DRK-Präsident Gröhe fordert radikale Sozialreformen gegen Überlastung und Bürokratie
Sami RöhrichtDRK-Präsident Gröhe fordert radikale Sozialreformen gegen Überlastung und Bürokratie
Hermann Gröhe, Präsident des Deutschen Roten Kreuzes (DRK), hat weitreichende Reformen des Sozialsystems gefordert. Er betonte, dass der steigende Bedarf durch eine alternde Bevölkerung, Einsamkeit und Migration dringendes Handeln erfordere. Gleichzeitig warnte er vor voreiligen Lösungen, die sich langfristig als Bumerang erweisen könnten.

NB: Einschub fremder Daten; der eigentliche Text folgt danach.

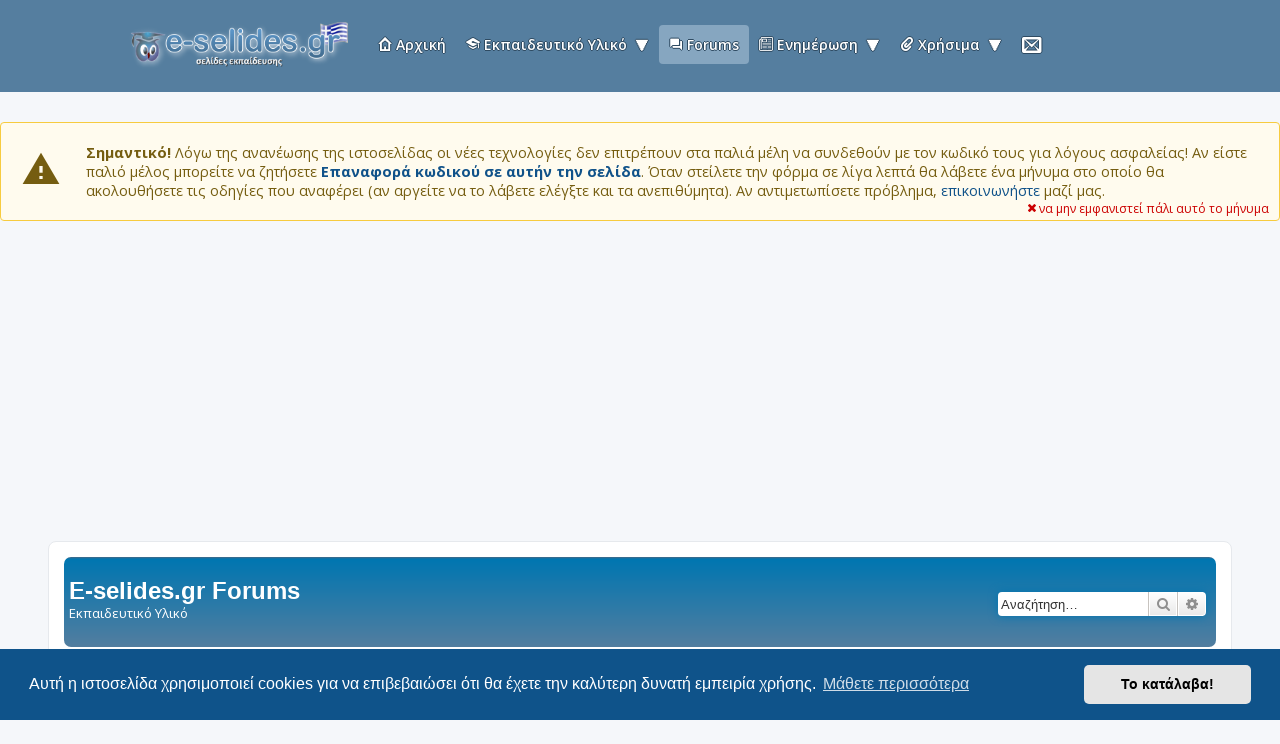

--- FILE ---
content_type: text/html; charset=utf-8
request_url: https://www.google.com/recaptcha/api2/aframe
body_size: 267
content:
<!DOCTYPE HTML><html><head><meta http-equiv="content-type" content="text/html; charset=UTF-8"></head><body><script nonce="FqUjYDFi3eIYwge-1PLjUA">/** Anti-fraud and anti-abuse applications only. See google.com/recaptcha */ try{var clients={'sodar':'https://pagead2.googlesyndication.com/pagead/sodar?'};window.addEventListener("message",function(a){try{if(a.source===window.parent){var b=JSON.parse(a.data);var c=clients[b['id']];if(c){var d=document.createElement('img');d.src=c+b['params']+'&rc='+(localStorage.getItem("rc::a")?sessionStorage.getItem("rc::b"):"");window.document.body.appendChild(d);sessionStorage.setItem("rc::e",parseInt(sessionStorage.getItem("rc::e")||0)+1);localStorage.setItem("rc::h",'1769070710209');}}}catch(b){}});window.parent.postMessage("_grecaptcha_ready", "*");}catch(b){}</script></body></html>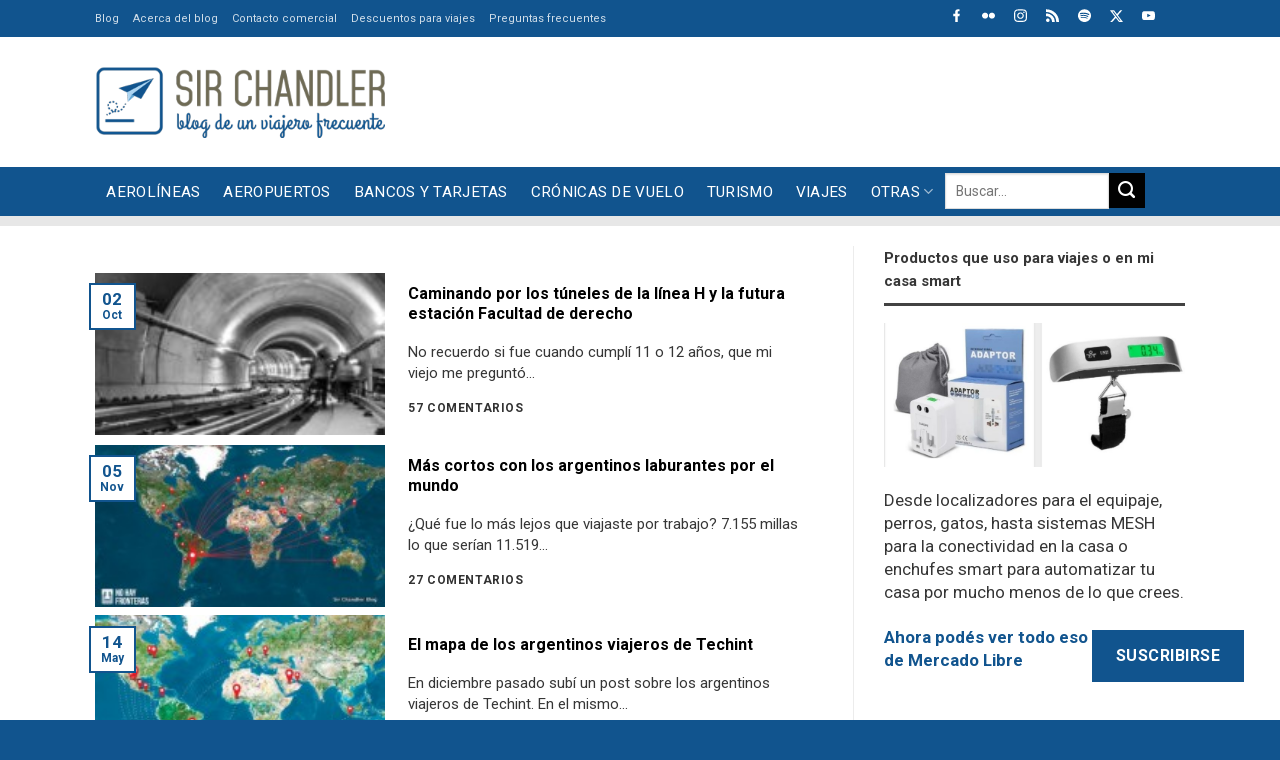

--- FILE ---
content_type: text/html; charset=utf-8
request_url: https://www.google.com/recaptcha/api2/aframe
body_size: 247
content:
<!DOCTYPE HTML><html><head><meta http-equiv="content-type" content="text/html; charset=UTF-8"></head><body><script nonce="3f1kIGmgc7vpBlMCztciGg">/** Anti-fraud and anti-abuse applications only. See google.com/recaptcha */ try{var clients={'sodar':'https://pagead2.googlesyndication.com/pagead/sodar?'};window.addEventListener("message",function(a){try{if(a.source===window.parent){var b=JSON.parse(a.data);var c=clients[b['id']];if(c){var d=document.createElement('img');d.src=c+b['params']+'&rc='+(localStorage.getItem("rc::a")?sessionStorage.getItem("rc::b"):"");window.document.body.appendChild(d);sessionStorage.setItem("rc::e",parseInt(sessionStorage.getItem("rc::e")||0)+1);localStorage.setItem("rc::h",'1764953237733');}}}catch(b){}});window.parent.postMessage("_grecaptcha_ready", "*");}catch(b){}</script></body></html>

Gröhe verwies auf die wachsende Belastung des Sozialstaats, die durch mehr ältere und pflegebedürftige Menschen, weitverbreitete Einsamkeit sowie die Notwendigkeit der Integration von Migrantinnen und Migranten entstanden sei. Angesichts finanzieller Engpässe, die durch die wirtschaftliche Schwäche noch verschärft würden, seien Effizienz und zielgenaue Unterstützung unverzichtbar, so Gröhe.
Um das System zu verbessern, setzte er sich für Bürokratieabbau und eine stärkere Digitalisierung ein. Zudem forderte er einen Ausbau präventiver Maßnahmen, um Krankheiten vorzubeugen und spätere höhere Kosten zu vermeiden. Die häusliche Pflege dürfe keinesfalls geschwächt werden – anderenfalls drohten mehr Menschen früher auf stationäre Pflege angewiesen zu sein, warnte er.
Gröhe begrüßte zwar die von der Regierung eingesetzte Sozialkommission, die Forderungen aus der Wohlfahrtsarbeit aufgreift. Doch betonte er, dass tiefgreifende Reformen eine intensivere Abstimmung erforderten als übliche Kabinetts- oder Parlamentsdebatten. Wohlfahrtsverbände müssten bei der Gestaltung von Veränderungen eine zentrale Rolle spielen, so Gröhe.
Als DRK-Präsident sicherte er zu, dass die Position der Organisation in der Gesundheitsreformdebatte Gehör finden werde. Gleichzeitig warnte er vor kurzfristigen Sparmaßnahmen, die langfristig zu höheren Ausgaben führen könnten.
Die vorgeschlagenen Reformen zielen darauf ab, das Sozialsystem effizienter und den modernen Herausforderungen gerecht zu werden. Gröhes Mahnungen unterstreichen die Notwendigkeit einer sorgfältigen Planung, um unerwünschte Folgen zu vermeiden. Das DRK wird weiterhin Maßnahmen vorantreiben, die Kostendämpfung mit langfristiger Nachhaltigkeit in Einklang bringen.